Task list
1/ In the field-trial design excerpt below, copy word for word the part that opens with the words containing "The checkerboard is" and closes with "a permutation basis.".
2/ Answer these questions using the field-trial design excerpt below:
(a) How many interior plants are left in a 1×25 strip once the first and last plant are excluded?
(b) Which layout is recommended?
(c) What does model-based inference rely on instead of the assignment mechanism?

Selected extract

········

The simplest mitigation is to exclude the first and last plant from each strip when computing the plot mean. In a 1×25 strip this is a trivial loss (23 interior plants remain); in a 1×12 strip it leaves 10 plants — still an adequate plot mean but a non-negligible 17% data reduction. This trade-off is worth noting when choosing between the two grid resolutions.

The 16×16 grid of 12-plant plots is the recommended layout.

5. The case against restricted randomisation

The checkerboard is a systematic, not randomised, design. Permutation-based inference — where the \(p\)-value is constructed by reshuffling treatment labels across all possible assignments — assumes that the observed assignment was one random draw from that pool. A systematic design violates this: the checkerboard was never a random draw, so the permutation null distribution includes arrangements that could never have occurred, and the resulting \(p\)-values are not formally valid. Model-based inference (ANOVA, Welch \(t\)-tests, REML-based mixed models) does not reference the assignment mechanism — it relies on distributional assumptions about the residuals — and remains valid regardless of whether the design was randomised. This raises the question of whether restricted randomisation — randomly swapping A–B pairs within aligned subgrids — is needed to restore a permutation basis.

········

Supplied data
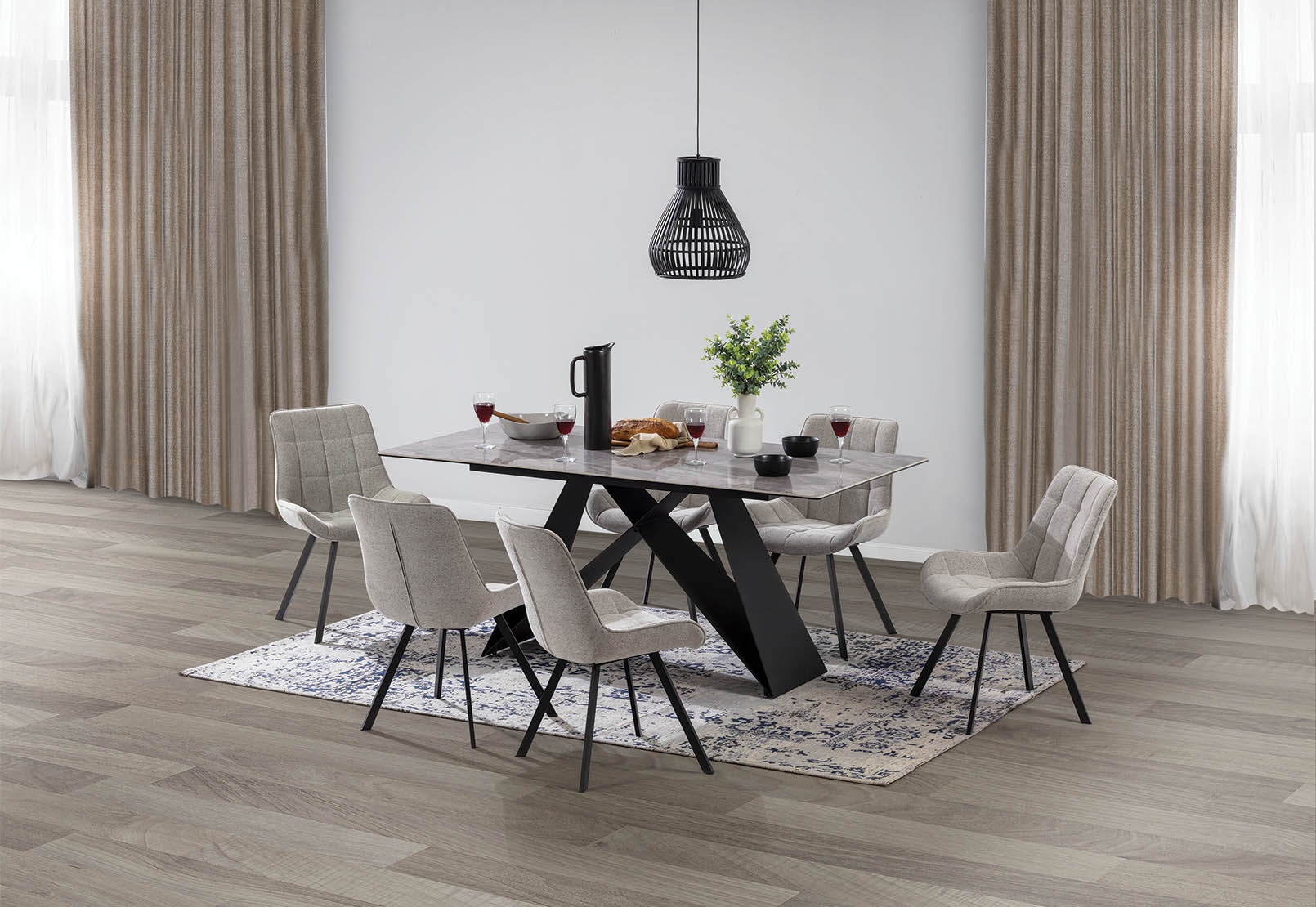 Dining table chairs amart outlet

········

Activity answers
1/
The checkerboard is a systematic, not randomised, design. Permutation-based inference — where the \(p\)-value is constructed by reshuffling treatment labels across all possible assignments — assumes that the observed assignment was one random draw from that pool. A systematic design violates this: the checkerboard was never a random draw, so the permutation null distribution includes arrangements that could never have occurred, and the resulting \(p\)-values are not formally valid. Model-based inference (ANOVA, Welch \(t\)-tests, REML-based mixed models) does not reference the assignment mechanism — it relies on distributional assumptions about the residuals — and remains valid regardless of whether the design was randomised. This raises the question of whether restricted randomisation — randomly swapping A–B pairs within aligned subgrids — is needed to restore a permutation basis.

2/
(a) 23 plants.
(b) The 16×16 grid of 12-plant plots.
(c) Distributional assumptions about the residuals.